Justiça – Em defesa dos participantes, a Federação Nacional dos Trabalhadores em Empresas dos Correios e Similares (Fentect) entrou com um processo na Justiça de Brasília contra o Postalis com o objetivo de impedir o processo de equacionamento de déficit do plano. De acordo com José Rodrigues dos Santos Neto, secretário-geral da federação, foi feito um pedido de liminar para que o plano não seja colocado em prática até que o fundo de pensão justifique os motivos do déficit. Neto diz ainda que os Correios também serão processados por conta da suspensão do pagamento da RTSA.
“Essa ação visa para suspender o equacionamento até que o próprio Postalis apresente com clareza o que de fato ocorreu nos últimos anos com o fundo”, declara Neto. Contudo, já houve um parecer da Justiça dizendo que essa decisão não está na competência do referido tribunal.
Além da Fentect, a Associação dos Profissionais dos Correios (Adcap) também está movendo três ações contra o fundo de pensão. De acordo com Luiz Alberto Menezes, presidente da Adcap, os trabalhadores nunca participaram da gestão do fundo e, por conta disso, não cabe aos participantes pagarem pelos prejuízos. “Não temos ingerência no fundo, não somos informados sobre os investimentos, não existe transparência”, diz Menezes.
Antônio Carlos Conquista destaca que é legitimo que o participante entenda que ele não tem responsabilidade sobre o déficit, mas o equacionamento é uma determinação legal. “Não temos como escapar. A regra prevê que, com três anos consecutivos de déficit, é preciso ter o equacionamento. Independe da Justiça ser favorável ou não aos participantes”, diz.
Conquista reitera que tudo o que houver de reversão das perdas do fundo de pensão impactará favoravelmente no índice do equacionamento.
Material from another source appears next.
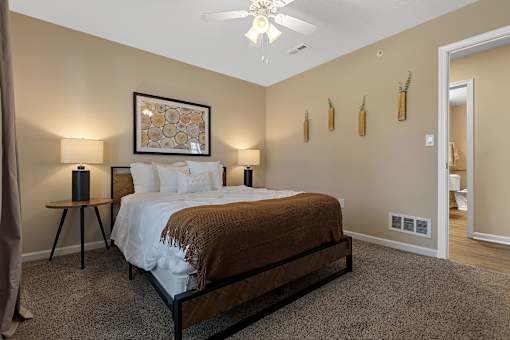 A bedroom with a large bed and a ceiling fan.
Entenda os descontos – O Postalis elaborou neste ano o plano que prevê a aplicação de contribuições extraordinárias no percentual de 25,98% sobre o valor do benefício proporcional saldado para os participantes ativos. Para eles, o desconto é feito sobre esse valor, mas será descontado da folha de pagamento. Ou seja, se o funcionário ativo tiver um benefício calculado para receber de R$ 1 mil, serão descontados cerca de R$ 260 reais mensais de seu salário durante os próximos 186 meses. Já para o aposentado, o desconto será diretamente no valor da aposentadoria paga pelo Postalis.
O Postalis explica que um estudo estatístico pelo atuário da fundação indica que dos 71,1 mil participantes ativos do plano, 43,8 mil pessoas terão impacto de até 3% sobre salário com esse desconto.
Ex-dirigentes do Postalis pagam multa
Cinco ex-dirigentes do Postalis foram condenados a pagar multa administrativa de R$ 40 mil cada para a Previc pelo desenquadramento de aplicações em fundos estruturados entre 2006 e 2012. Foram autuados o ex-presidente Alexej Predtechensky, o ex-diretor financeiro Adílson Florêncio da Costa, e os ex-membros do comitê de investimentos José Carlos Rodrigues Sousa, Mônica Christina Caldeira Nunes e Ricardo Oliveira Azevedo.
Os executivos sofreram a sanção em 2013, mas recorreram da decisão na Câmara de Recursos da Previdência Complementar (CRPC). Após o CNPC julgar o processo foi decidido que, além de pagar a multa, os executivos ficarão impossibilitados de atuar no mercado pelos próximos dois anos.
Apenas um dos recursos foi julgado pela CRPC com a confirmação da punição aos dirigentes. Outros dois recursos que envolvem aplicações em fundos da gestora BNY Mellon serão apreciados nas próximas reuniões. Por envolverem a participação de gestores externos ao Postalis, a CRPC fez uma solicitação de diligência à CVM.
Os três recursos fazem parte de um pacote de 13 processos que tramita na CRPC, sendo que dez deles devem ser apreciados em conjunto, conforme liminar da Justiça, e ainda estão sem data para julgamento.